Jared Sanchez of Calbike, who also spoke at the event, listed recent deadly crashes that involved drivers going over 100 mph, including one that killed four students in Malibu. “The roads were designed in a way that let someone go over 100 mph,” he said. “And the vehicles also let them go over 100 mph.”
A companion bill, S.B. 960, also announced at the event, would force the state transportation agency to build bike lanes, safe crosswalks, and other safety features on roads it controls.
“S.B. 960 requires Caltrans to set 4-year and 10-year targets and performance measures reflecting complete streets assets,” wrote Wiener’s staff in a prepared statement. “S.B. 960 further requires the Department to establish a streamlined process for the approval of pedestrian facilities, traffic calming improvements, bicycle facilities, and transit priority treatments at locations where state-owned facilities intersect with local facilities.”
Additionally, 960 “… directs Caltrans to develop – by January 1, 2026 – a transit priority policy with performance targets to improve transit travel time reliability, speeds, reduced transit and rider delay, and improved accessibility at stops, stations, and boarding facilities.”
Wiener pointed out that 960 acts as a revival of S.B. 127, a 2019 complete streets bill.
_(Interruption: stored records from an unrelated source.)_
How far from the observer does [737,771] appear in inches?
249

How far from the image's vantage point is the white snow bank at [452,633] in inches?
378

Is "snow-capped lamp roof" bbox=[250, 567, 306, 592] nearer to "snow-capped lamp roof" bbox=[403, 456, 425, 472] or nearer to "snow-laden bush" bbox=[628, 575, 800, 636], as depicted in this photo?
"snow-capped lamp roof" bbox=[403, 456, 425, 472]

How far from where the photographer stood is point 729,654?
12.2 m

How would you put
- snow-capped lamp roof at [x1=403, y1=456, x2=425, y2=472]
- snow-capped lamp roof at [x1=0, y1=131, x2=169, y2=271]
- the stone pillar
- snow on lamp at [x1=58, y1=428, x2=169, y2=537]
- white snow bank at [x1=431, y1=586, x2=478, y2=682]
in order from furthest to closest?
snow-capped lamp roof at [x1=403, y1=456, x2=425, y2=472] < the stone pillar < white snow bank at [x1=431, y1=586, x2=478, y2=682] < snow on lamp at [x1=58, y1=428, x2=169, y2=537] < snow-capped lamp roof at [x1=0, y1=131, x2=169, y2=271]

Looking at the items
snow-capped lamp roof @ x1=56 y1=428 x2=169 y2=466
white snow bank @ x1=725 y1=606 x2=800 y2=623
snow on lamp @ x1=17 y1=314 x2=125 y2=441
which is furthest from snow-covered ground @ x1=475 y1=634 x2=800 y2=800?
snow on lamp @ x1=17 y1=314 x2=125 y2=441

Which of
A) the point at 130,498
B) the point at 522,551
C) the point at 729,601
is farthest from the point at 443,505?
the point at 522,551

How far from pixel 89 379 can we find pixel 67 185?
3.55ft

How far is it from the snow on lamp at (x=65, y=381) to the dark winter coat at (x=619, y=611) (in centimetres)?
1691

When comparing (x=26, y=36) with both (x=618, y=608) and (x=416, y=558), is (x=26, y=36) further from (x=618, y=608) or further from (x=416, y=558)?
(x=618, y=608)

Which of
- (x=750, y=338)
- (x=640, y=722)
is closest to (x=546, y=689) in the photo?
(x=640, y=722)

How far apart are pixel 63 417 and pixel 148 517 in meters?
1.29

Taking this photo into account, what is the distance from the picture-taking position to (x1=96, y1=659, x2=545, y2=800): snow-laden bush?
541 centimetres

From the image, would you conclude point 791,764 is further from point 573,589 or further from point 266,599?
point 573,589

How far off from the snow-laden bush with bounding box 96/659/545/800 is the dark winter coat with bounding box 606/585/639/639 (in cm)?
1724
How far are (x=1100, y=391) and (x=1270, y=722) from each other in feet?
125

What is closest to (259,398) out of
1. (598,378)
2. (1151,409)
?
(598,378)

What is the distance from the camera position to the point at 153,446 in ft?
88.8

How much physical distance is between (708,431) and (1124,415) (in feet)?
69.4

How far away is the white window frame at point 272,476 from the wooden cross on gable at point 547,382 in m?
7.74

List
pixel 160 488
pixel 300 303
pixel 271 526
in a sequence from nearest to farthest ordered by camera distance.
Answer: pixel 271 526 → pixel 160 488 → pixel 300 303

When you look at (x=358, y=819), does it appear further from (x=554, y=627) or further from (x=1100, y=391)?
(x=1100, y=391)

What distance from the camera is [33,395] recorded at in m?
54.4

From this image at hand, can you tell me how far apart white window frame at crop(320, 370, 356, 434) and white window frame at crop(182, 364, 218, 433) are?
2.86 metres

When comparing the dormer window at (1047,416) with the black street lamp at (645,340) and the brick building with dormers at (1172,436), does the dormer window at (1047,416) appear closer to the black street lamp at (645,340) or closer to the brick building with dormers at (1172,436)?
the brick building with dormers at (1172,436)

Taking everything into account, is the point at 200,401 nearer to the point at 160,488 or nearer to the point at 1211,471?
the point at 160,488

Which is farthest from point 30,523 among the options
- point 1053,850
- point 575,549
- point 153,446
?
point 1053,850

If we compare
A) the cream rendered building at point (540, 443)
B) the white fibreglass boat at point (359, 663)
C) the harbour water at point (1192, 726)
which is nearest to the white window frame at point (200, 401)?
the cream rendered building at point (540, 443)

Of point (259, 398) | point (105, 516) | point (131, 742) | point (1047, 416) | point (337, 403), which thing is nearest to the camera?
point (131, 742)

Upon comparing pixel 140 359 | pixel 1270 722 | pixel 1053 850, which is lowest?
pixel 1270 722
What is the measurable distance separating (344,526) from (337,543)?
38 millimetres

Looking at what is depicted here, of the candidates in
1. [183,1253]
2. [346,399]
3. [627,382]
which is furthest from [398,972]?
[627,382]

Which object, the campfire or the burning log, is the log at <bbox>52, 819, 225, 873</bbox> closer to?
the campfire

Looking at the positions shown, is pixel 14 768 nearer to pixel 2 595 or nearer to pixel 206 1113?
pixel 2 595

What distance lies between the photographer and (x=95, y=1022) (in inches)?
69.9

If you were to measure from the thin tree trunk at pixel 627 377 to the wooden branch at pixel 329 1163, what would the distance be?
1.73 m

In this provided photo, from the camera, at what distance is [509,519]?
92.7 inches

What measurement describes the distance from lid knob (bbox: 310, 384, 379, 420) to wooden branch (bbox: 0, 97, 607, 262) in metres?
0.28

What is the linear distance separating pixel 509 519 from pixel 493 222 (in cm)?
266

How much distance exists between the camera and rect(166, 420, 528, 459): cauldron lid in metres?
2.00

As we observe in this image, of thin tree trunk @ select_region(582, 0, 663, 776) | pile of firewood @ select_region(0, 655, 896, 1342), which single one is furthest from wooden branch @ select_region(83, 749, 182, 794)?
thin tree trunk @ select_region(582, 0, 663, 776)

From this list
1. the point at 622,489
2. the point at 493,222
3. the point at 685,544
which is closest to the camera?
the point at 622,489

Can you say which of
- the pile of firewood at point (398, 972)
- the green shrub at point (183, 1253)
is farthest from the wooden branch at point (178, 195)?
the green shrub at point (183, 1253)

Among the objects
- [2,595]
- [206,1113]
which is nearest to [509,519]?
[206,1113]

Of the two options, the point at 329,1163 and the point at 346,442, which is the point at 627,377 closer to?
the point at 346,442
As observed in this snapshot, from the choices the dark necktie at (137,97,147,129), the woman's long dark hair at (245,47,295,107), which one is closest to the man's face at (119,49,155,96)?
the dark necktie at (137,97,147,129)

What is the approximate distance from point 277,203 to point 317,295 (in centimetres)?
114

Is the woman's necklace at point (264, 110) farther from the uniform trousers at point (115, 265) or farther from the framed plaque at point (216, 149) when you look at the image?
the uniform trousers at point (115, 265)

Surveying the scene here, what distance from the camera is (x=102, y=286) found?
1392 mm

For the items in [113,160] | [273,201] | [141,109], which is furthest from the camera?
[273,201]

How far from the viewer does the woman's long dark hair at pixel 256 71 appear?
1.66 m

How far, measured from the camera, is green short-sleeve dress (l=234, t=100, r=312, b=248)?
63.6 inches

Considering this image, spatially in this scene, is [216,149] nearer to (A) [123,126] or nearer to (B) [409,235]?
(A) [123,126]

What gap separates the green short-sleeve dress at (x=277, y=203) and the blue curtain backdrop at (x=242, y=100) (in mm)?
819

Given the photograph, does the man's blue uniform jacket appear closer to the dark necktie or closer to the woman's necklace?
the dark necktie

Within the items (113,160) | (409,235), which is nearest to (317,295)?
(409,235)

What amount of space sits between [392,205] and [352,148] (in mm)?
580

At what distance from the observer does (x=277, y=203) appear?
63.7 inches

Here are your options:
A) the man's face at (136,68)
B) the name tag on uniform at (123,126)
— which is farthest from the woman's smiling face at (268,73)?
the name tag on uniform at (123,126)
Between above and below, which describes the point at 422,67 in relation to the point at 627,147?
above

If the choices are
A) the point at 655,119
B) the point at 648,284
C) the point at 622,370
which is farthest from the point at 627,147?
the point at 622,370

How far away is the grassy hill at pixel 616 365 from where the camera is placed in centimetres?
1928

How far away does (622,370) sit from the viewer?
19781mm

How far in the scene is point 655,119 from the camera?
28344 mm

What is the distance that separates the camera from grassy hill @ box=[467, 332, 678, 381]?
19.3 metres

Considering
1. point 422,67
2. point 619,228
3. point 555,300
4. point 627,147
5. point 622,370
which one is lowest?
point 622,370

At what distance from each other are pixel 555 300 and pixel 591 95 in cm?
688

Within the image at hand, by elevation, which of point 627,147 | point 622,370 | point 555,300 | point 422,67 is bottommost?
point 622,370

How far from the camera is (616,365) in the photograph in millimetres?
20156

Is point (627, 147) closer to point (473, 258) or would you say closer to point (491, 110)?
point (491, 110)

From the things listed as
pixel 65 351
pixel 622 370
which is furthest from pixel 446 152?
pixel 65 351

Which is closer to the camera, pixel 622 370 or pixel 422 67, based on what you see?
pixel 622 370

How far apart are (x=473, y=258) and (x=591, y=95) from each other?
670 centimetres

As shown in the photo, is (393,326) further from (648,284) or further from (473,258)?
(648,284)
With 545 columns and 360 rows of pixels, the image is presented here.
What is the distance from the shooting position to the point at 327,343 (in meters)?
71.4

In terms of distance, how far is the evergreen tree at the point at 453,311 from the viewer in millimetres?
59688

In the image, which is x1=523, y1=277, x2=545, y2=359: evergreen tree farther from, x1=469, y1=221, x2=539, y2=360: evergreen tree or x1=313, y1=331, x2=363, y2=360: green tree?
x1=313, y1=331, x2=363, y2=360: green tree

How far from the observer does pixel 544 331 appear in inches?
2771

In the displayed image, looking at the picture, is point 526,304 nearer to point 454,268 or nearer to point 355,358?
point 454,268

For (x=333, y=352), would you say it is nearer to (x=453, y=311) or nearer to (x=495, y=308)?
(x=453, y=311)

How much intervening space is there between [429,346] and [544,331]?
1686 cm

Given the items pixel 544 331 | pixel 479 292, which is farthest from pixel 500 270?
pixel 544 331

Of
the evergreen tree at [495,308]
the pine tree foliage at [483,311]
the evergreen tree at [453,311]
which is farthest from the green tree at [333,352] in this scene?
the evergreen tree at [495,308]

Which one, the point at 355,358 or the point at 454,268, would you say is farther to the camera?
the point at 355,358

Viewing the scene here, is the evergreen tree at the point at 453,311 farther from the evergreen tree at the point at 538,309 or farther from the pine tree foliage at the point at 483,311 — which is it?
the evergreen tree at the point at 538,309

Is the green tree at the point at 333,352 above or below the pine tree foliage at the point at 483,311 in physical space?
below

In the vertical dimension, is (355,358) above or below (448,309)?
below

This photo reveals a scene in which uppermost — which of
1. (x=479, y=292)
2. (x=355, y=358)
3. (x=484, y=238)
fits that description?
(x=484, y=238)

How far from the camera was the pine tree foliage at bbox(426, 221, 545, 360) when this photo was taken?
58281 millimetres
Caltrans officials persuaded Newsom to veto that bill, arguing that they could accomplish the same thing without the legislation. “Caltrans issued an administrative order, but we’ve seen very little progress,” said Wiener.
S.B. 961, meanwhile, will also require side under-riding guard rails on trucks sold in California, to reduce the risk of pedestrians and cyclists getting pulled underneath turning trucks. In Europe, it’s much harder for a pedestrian or cyclist to end up crushed to death under the wheels of a turning truck because safety guard rails are mandatory. In the U.S. such basic safety measures have been fought off by the trucking industry.
Of course, all of the features in this legislation have been advocated for and supported by Streetsblogs throughout the U.S. Speed is the leading factor in deadly crashes, and it’s inexcusable that automakers continue to sell — and indeed market and boast about — cars that can go over 100 mph. After a series of dramatic, deadly deaths caused by excessive speeds in recent years, National Transportation Safety Board investigators are now recommending speed governors for cars nationally.
Senator Wiener is right to conclude that because of California’s huge economy, such measures can start to influence national policy. Needless to say, these bills are long overdue and can go a long way toward finally stemming our state, national, and local traffic violence crisis. Streetsblog will continue to follow these bills as they make their way — one hopes — to the governor’s desk and beyond.
“The alarming surge in road deaths is unbearable and demands an urgent response,” said Senator Wiener. “There is no reason for anyone to be going over 100 miles per hour on a public road, yet in 2020, California Highway Patrol issued over 3,000 tickets for just that offense. Preventing reckless speeding is a commonsense approach to prevent these utterly needless and heartbreaking crashes.”